Ask HN: How much to charge for our API? - essentia
We have been working on an algorithm for a while, and later realized that it can turn into a great marketing campaign (sort of “creating a story for your product” type of thing). We pitched the idea to a big company and they are very interested in using it to sell more products (their annual revenue is around $250M). They told us that they prefer use our service as a per-use API with a maximum cap. But we are not sure how to go about pricing. Our questions are as follows:<p>1) Should we price the API calls based on the value of the product? (each product that our service will help to sell costs $100 on average)<p>2) Is it better to price the API calls based on ‘usage’ or based on ‘products that ended up sold’?<p>3) Is it common to request a lump-sum amount up-front (e.g. $50K) in addition to API costs that we will charge later? (since we will tailor our product based on their website and needs, we actually need to spend time and effort to make our service work on their end)<p>4) How to go about the maximum cap? (basically if the API gets used so frequently, they want to know the maximum amount they will ever get charged) Should we value it based on companies revenue? ($250M) or are there other factors we should consider?<p>So to sum up, its not really just the cost of our API call, but also the cost of using our idea and our algorithm. Any other suggestions are also highly welcome.
======
fenier
A few different things here.

1: Unlikely, most often this leads to complicated pricing structures, and
would you really be willing to take less from a store using it to sell...
Candy vs a Store using it to sell say, Ovens.
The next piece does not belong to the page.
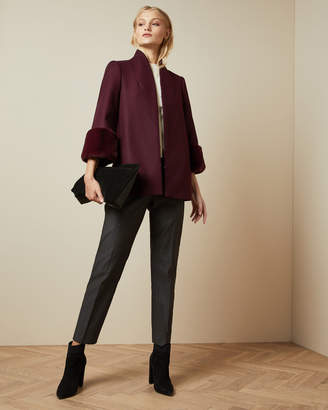 Ted Baker RILLY Faux fur cuff wool coat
2: It's likely better based on usage.

3: That is likely integration cost + contracted usage / time-frame.

4: Figure out what your infrastructure can support. Get estimated traffic from
the types of sites you want to be a part of. Is the traffic on every page, or
just the 'thank you' page. Do comparisons. Chances are you'll need adjustments
(either on the API itself, or the inbound traffic) to avoid performance
issues. Multiply that by the number of customers you expect to get a rough
approximation of the total calls and the max ballpark of each customer.
Recommend coming in somewhere below the Max throughput as the targeted
baseline cap (figure out if cap is daily, weekly, monthly, quarterly, etc, and
how those differences affect your inbound traffic).

Some things to think about...

Does the API have security on it that needs to be configured?

Do you have a customer facing Dashboard that proves to the customer that your
product works via API analytics (how much traffic they've used, etc)?

Do you have a customer facing Dashboard that allows the client to make any
changes to the configuration of the data return, or is that all done in the
URL signature.

Can the requested Signature and the Dashboard have different configurations,
if so, which wins?

Do you have a Analytics integration package that proves to the customer that
your product works?

Do you have an idea of how your product would work in a A/B test scenario?

Do you intend to prove value real time, and if so - does that mean your API
needs to account for 'hold out' scenarios to establish a comparison baseline?

Do you have your API documented for Developers, including sample requests and
same responses to build their integration around?